Show HN: 基于 Erlang/OTP 的轻量级任务队列,由 SQLite 提供支持,无过度设计
Show HN: Lightweight Task queue on Erlang/OTP, SQLite-backed, no overengineering

原始链接: https://github.com/entGriff/ezra

EZRA 是一个由 SQLite 和 Erlang/OTP 驱动的轻量级持久化任务队列。它专为可靠性至关重要的后台作业处理(如电子邮件、报告生成)而设计,确保任务在服务器重启期间不会被静默丢弃或丢失。 **核心特性:** * **协议兼容性:** 支持 Redis RESP3 协议。可以使用任何语言的通用 Redis 客户端,无需额外的 SDK。 * **可靠性:** 实现了“弹出并确认”(pop-and-acknowledge)流程。
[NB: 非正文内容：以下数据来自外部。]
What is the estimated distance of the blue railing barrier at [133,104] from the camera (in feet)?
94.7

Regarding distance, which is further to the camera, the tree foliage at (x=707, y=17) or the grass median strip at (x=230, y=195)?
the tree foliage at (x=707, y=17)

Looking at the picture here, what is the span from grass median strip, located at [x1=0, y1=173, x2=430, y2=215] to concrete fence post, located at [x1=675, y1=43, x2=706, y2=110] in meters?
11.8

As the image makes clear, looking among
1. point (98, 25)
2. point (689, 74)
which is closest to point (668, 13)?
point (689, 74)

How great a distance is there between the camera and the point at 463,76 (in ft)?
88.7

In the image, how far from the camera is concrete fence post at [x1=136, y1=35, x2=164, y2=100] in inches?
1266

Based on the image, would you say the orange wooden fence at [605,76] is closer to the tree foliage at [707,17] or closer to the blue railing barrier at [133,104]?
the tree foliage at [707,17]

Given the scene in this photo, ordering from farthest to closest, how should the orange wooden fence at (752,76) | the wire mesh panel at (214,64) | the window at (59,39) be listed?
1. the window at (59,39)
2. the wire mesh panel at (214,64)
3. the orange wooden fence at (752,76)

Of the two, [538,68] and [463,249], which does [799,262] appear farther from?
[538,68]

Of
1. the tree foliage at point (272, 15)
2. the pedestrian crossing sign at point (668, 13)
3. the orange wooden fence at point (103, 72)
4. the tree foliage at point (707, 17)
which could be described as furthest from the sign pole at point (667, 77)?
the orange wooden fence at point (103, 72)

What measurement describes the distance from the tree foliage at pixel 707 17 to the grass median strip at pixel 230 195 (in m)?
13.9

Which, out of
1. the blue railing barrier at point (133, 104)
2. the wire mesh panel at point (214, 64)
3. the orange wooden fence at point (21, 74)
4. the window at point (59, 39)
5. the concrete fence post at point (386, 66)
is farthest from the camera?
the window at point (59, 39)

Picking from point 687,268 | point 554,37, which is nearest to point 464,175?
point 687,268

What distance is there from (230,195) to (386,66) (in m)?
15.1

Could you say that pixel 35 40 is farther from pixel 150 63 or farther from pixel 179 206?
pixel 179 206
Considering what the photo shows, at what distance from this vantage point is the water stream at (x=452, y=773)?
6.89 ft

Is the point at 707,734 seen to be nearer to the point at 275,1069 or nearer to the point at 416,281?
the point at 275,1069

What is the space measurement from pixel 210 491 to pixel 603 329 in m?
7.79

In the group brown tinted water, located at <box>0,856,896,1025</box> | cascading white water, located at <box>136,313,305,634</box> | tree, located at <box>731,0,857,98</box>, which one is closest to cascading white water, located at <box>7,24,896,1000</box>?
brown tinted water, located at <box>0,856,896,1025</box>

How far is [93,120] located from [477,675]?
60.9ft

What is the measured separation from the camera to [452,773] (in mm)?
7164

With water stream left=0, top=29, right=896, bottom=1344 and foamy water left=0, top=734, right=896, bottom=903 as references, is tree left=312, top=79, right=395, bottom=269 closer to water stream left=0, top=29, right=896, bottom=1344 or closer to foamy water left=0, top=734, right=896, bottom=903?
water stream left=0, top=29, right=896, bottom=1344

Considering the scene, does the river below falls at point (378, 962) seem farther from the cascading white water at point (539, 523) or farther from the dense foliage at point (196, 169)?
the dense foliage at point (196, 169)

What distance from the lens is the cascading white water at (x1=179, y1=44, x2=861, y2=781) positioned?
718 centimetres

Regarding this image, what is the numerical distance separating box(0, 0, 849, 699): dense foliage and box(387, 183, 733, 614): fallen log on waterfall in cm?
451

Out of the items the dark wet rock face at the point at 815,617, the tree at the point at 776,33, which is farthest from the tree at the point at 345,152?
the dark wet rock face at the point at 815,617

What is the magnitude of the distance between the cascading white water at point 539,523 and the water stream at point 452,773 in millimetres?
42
任务在明确确认完成前一直处于“处理中”状态;如果工作进程失败,任务将在一段可配置的超时时间后重新回到队列。 * **简洁性:** 仅有一个 20MB 的独立二进制文件,无外部依赖、集群或复杂的配置需求。 * **高性能:** 根据磁盘性能,每秒可处理 1.5 万至 8 万个任务。 **理想应用场景:** 对于需要持久、可靠的后台处理能力,但又不希望承担 RabbitMQ 或 Kafka 等大型消息中间件运维负担的开发者而言,EZRA 是一个完美的“折中”方案。它是一个单节点、支持“至少一次投递”(at-least-once delivery)的系统;因此,它最适合那些对本地 SQLite 队列的简洁性需求高于对多节点高可用集群需求的应用。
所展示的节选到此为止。